BY admission of the Turkish Cypriot leader, the Turkish side’s sole aim is to formally partition the island through the establishment of two separate states, Nicosia said.
The government denounced Mehmet Ali Talat’s policy of reunification based on a “partnership of two constituent states”.
“Mr. Talat wants to absolve himself of the July 8 agreement because he seeks a two-state solution,” said Government Spoke-sman Vasilis Palmas.
“He (Talat) may speak of reunification, but what he means and he clearly says so is that two states will form a loose partnership that over the course of time would possibly evolve into a federation.”
In an interview he granted to Phileleftheros, Talat said he envisages a loose partnership between two constituent states based on the “political equality of two peoples”.
He said a looser arrangement at the start would be best because the Greek Cypriot and Turkish Cypriot “peoples” don’t fully trust each other.
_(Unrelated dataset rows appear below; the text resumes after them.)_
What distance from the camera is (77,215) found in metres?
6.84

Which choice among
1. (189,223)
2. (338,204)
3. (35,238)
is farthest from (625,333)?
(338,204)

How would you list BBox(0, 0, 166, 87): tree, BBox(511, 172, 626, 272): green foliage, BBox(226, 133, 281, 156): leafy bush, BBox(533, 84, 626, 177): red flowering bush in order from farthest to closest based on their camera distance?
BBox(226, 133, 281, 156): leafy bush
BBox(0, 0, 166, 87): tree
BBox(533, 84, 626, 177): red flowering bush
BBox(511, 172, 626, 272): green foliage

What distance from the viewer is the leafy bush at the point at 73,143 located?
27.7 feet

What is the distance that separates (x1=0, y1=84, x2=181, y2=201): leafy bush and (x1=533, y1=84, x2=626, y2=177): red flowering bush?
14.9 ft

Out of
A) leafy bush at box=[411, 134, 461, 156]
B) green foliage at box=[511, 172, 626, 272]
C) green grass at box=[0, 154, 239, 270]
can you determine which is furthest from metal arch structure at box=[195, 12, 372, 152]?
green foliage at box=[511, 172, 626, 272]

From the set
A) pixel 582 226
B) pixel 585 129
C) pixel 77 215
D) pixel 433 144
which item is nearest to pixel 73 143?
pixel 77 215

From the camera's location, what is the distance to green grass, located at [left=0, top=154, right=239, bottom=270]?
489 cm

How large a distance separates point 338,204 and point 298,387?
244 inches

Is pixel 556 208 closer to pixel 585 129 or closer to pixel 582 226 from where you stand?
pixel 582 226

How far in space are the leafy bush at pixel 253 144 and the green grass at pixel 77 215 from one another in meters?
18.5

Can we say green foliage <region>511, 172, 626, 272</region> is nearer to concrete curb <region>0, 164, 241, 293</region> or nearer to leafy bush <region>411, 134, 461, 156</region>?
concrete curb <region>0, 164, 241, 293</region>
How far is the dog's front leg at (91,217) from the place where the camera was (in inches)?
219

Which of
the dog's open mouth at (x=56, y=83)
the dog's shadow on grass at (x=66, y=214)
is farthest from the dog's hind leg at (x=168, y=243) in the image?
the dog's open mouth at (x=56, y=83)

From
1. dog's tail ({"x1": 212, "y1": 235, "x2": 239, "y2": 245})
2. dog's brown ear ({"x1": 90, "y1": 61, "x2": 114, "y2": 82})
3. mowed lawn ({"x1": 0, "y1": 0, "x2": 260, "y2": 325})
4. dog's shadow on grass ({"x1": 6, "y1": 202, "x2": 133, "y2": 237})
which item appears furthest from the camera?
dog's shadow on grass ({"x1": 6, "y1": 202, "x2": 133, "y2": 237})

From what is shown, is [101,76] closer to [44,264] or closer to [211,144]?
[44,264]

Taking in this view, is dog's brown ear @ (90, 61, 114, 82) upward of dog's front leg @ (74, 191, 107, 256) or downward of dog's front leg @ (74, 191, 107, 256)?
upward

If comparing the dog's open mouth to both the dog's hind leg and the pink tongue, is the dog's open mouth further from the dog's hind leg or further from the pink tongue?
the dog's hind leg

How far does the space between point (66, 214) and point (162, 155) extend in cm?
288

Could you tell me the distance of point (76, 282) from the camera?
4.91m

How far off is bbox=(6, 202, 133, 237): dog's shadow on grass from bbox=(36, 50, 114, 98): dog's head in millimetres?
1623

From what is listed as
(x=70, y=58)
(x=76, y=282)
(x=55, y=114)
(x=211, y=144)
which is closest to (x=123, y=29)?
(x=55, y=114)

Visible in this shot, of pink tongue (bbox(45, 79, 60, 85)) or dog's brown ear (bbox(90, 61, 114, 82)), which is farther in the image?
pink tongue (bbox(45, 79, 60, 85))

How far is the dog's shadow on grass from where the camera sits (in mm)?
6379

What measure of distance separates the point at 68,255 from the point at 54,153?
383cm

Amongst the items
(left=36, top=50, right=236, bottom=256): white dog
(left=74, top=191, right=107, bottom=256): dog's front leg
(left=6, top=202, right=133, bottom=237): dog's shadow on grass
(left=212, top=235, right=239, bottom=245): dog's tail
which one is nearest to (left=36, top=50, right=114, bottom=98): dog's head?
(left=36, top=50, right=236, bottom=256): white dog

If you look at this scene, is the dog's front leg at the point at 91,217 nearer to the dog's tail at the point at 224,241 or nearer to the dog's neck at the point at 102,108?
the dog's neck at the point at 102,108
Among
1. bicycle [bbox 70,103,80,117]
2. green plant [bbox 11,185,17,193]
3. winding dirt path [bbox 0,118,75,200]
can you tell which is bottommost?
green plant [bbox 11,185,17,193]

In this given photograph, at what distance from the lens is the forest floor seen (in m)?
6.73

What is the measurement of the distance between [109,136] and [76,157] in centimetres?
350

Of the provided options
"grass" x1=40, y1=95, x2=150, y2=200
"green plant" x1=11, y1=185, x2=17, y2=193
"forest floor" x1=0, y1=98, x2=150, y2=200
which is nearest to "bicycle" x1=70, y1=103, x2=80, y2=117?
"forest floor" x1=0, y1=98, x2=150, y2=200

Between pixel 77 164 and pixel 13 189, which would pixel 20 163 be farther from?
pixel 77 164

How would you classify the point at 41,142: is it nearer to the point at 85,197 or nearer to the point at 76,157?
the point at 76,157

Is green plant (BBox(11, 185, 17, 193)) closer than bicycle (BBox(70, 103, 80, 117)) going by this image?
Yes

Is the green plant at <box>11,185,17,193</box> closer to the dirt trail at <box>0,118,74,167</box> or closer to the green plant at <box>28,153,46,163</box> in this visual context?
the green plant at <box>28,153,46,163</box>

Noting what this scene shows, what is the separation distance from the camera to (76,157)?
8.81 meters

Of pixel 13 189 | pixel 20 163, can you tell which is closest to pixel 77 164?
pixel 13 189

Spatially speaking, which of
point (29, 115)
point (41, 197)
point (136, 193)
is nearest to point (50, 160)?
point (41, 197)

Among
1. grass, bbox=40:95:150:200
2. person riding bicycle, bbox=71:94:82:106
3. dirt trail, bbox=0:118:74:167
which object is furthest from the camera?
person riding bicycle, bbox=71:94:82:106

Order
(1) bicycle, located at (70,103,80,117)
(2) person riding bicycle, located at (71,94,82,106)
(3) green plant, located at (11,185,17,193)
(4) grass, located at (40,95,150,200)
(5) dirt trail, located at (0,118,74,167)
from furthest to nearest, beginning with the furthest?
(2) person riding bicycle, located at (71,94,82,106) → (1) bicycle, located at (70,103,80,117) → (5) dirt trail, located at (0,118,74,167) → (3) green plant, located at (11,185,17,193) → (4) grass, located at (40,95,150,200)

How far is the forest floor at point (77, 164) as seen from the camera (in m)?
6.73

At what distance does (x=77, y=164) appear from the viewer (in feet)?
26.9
Palmas said Talat is also trying to shirk his responsibility in implementing the July 8 agreement that he signed up to.
The agreement foresees the creation of committees on from both sides to tackle both day-to-day and core Cyprus issues in order to prepare the ground for a return to full-fledged peace talks.
“He (Talat) wants to abandon the process because with (it’s) implementation, conditions are created for a substantial dialogue on promoting a mutually acceptable solution,” said Palmas.
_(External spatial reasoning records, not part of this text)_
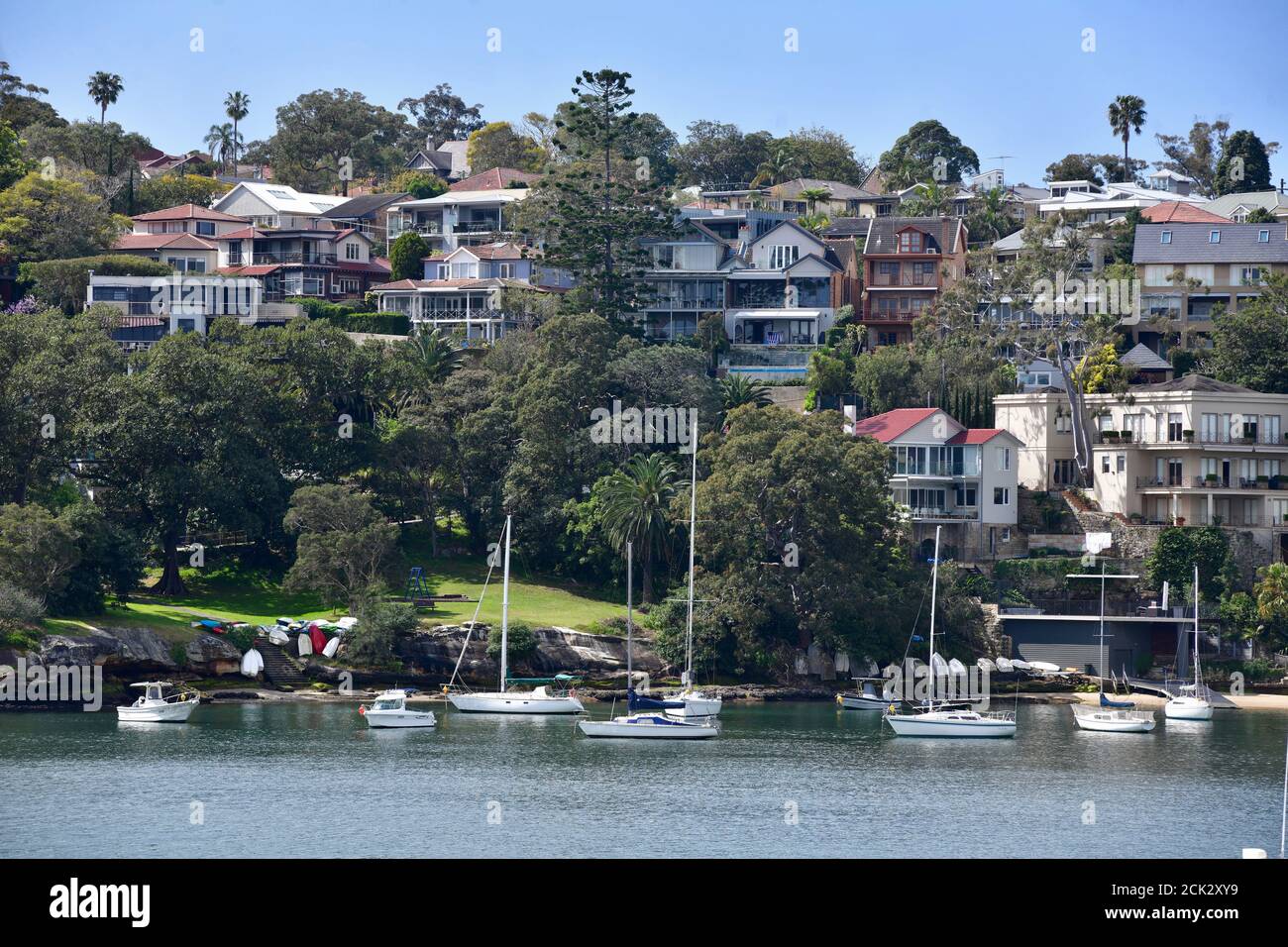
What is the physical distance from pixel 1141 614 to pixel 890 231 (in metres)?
39.7

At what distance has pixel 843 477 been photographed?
2948 inches

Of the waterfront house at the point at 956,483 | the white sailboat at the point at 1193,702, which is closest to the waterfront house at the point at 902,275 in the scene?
the waterfront house at the point at 956,483

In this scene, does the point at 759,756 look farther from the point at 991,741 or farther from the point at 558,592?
the point at 558,592

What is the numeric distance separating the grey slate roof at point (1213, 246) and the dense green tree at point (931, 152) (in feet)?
134

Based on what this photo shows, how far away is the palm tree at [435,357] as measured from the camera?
92.2 m

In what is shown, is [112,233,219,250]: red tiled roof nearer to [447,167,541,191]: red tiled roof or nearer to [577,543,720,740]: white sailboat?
[447,167,541,191]: red tiled roof

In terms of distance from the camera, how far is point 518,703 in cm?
6706

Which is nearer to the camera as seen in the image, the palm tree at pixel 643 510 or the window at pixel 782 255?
the palm tree at pixel 643 510

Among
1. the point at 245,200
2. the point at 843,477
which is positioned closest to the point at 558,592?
the point at 843,477

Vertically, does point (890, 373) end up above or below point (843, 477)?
above

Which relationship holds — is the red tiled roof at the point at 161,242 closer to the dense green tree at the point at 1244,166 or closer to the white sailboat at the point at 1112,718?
the white sailboat at the point at 1112,718

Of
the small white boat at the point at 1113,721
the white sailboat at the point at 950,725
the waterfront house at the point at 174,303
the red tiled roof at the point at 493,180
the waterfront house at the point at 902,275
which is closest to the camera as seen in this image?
the white sailboat at the point at 950,725

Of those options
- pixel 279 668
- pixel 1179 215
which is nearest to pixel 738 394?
pixel 279 668

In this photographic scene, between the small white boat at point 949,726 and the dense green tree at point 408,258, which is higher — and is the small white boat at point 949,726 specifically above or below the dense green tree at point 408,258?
below
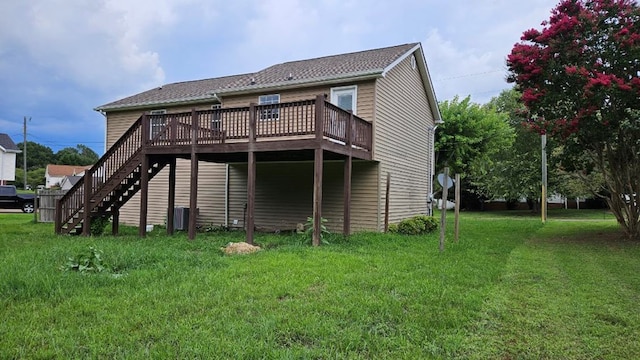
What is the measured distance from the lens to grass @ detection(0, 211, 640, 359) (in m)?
3.45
With the Annan Plan long defunct, Nicosia wants a reworked settlement framework that won’t devolve a hoped-for federated state with a stronger central government into a looser, two-state arrangement.
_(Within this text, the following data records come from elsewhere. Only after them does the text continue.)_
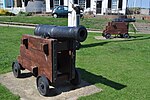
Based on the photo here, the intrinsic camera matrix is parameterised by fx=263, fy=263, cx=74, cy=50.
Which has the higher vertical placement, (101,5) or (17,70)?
(101,5)

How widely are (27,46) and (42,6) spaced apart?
37.6 meters

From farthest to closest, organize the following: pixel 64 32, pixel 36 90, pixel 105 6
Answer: pixel 105 6, pixel 36 90, pixel 64 32

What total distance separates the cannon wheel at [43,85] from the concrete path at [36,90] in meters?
0.10

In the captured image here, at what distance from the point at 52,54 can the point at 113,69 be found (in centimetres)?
292

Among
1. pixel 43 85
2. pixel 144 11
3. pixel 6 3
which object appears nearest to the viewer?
pixel 43 85

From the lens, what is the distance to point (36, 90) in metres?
5.95

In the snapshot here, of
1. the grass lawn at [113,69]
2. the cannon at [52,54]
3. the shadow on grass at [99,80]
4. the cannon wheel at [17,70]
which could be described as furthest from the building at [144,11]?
the cannon at [52,54]

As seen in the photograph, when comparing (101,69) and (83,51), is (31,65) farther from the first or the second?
(83,51)

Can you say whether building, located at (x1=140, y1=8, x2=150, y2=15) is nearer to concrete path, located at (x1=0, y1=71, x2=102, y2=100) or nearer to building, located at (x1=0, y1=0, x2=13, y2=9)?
building, located at (x1=0, y1=0, x2=13, y2=9)

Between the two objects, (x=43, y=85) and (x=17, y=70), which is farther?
(x=17, y=70)

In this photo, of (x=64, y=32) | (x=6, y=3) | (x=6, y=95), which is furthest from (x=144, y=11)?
(x=6, y=95)

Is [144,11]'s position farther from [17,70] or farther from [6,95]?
[6,95]

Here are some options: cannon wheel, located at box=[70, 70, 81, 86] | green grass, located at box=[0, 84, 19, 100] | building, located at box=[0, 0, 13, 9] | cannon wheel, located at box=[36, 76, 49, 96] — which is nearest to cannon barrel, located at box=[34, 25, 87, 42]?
cannon wheel, located at box=[36, 76, 49, 96]

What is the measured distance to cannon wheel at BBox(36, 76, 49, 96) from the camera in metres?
5.54
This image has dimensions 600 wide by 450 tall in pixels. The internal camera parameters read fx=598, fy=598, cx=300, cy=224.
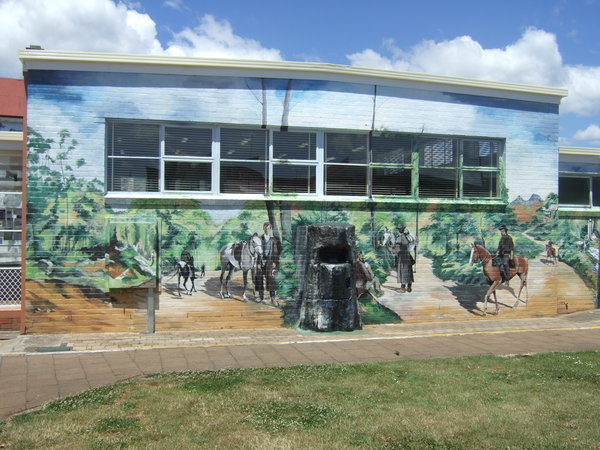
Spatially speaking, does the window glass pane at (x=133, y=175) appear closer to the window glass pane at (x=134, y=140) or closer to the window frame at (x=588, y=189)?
the window glass pane at (x=134, y=140)

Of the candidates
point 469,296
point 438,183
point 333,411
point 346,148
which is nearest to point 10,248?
point 346,148

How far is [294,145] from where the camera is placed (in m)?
11.3

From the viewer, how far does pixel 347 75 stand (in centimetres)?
1132

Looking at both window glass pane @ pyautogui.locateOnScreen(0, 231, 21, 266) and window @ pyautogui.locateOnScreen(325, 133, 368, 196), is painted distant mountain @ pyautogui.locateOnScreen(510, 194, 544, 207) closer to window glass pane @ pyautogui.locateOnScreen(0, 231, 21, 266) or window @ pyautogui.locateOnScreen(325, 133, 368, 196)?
window @ pyautogui.locateOnScreen(325, 133, 368, 196)

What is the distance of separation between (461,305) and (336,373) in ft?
18.5

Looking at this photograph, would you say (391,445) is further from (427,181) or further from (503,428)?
(427,181)

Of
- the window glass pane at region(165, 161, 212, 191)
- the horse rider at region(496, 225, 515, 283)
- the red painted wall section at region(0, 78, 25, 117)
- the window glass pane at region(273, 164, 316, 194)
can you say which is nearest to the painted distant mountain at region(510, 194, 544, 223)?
the horse rider at region(496, 225, 515, 283)

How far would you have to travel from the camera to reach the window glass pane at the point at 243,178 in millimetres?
11008

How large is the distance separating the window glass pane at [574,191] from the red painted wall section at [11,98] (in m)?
18.7

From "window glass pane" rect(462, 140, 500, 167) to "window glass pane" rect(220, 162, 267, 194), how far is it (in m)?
4.30

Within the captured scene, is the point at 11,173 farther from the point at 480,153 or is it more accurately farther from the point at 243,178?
the point at 480,153

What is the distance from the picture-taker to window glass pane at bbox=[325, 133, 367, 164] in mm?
11547

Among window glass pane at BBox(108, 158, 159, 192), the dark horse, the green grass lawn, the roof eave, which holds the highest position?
the roof eave

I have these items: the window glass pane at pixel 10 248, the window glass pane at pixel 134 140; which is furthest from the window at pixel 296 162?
the window glass pane at pixel 10 248
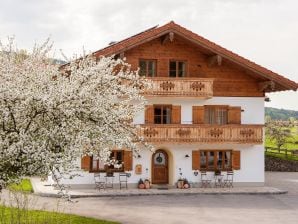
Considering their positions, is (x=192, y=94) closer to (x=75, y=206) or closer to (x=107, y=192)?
(x=107, y=192)

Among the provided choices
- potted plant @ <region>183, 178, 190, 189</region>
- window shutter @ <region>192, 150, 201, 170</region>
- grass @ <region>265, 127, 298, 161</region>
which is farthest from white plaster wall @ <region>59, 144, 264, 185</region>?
grass @ <region>265, 127, 298, 161</region>

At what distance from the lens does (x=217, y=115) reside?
2839 cm

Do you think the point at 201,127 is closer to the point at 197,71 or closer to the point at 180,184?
the point at 180,184

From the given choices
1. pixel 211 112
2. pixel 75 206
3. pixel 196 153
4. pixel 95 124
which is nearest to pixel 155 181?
pixel 196 153

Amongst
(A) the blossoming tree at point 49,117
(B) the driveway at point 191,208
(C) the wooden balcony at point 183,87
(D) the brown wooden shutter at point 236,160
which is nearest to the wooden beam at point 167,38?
(C) the wooden balcony at point 183,87

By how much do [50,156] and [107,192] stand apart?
42.8 ft

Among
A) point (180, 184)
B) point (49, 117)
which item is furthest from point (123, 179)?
point (49, 117)

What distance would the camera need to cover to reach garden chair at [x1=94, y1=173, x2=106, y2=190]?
26156 mm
Nicosia fears that would hamper the inner workings of government, invite foreign meddling and ultimately spell the collapse of the new administration.
In his interview, Talat also claimed that the Turkish military occupation of the island’s northern third no longer contravenes international law after the April, 2004 Annan Plan referendums.
Palmas blasted Talat for a “completely arbitrary and mistaken” interpretation that Turkish Cypriot approval of the UN blueprint absolved the Turkish army of wrongdoing.
“Nowhere in international law do you find anything to support that interpretation. The Annan Plan foresaw its approval by both sides for it to be valid, otherwise it would have no legal validity nor would it set a precedent,” said Palmas.
Condemnation for Talat’s words came swiftly from political leaders including Presidential hopeful Ioannis Kasoulides.
“Reading Mr Talat’s interview it’s obvious that the Turkish side over the last five years has been laying the foundations for the creation of two states in Cyprus,” said Kasoulides.
The ex-Foreign Minister also criticised the government for doing nothing to thwart such an outcome and to rid the island of the occupation.
Nicos Katsourides, spokesman for presidential candidate and Akel Chief Demetris Christofias, express regret over Talat’s remarks in the interview.
Katsourides said the Turkish Cypriot leader’s position are “a complete distortion” of UN decisions on Cyprus, as well as the two high-level agreements of 1977 and 1979, as well as the July 8 agreement.
Edek leader Yiannakis Omirou said with the interview, Talat “fully revealed his partitionist aims” and his complete subjugation to Ankara and its policy line.
“The two states that would enter into a new partnership are indisputable evidence of Talat’s insistence on a partitionist solution in the guise of confederation,” said Omirou.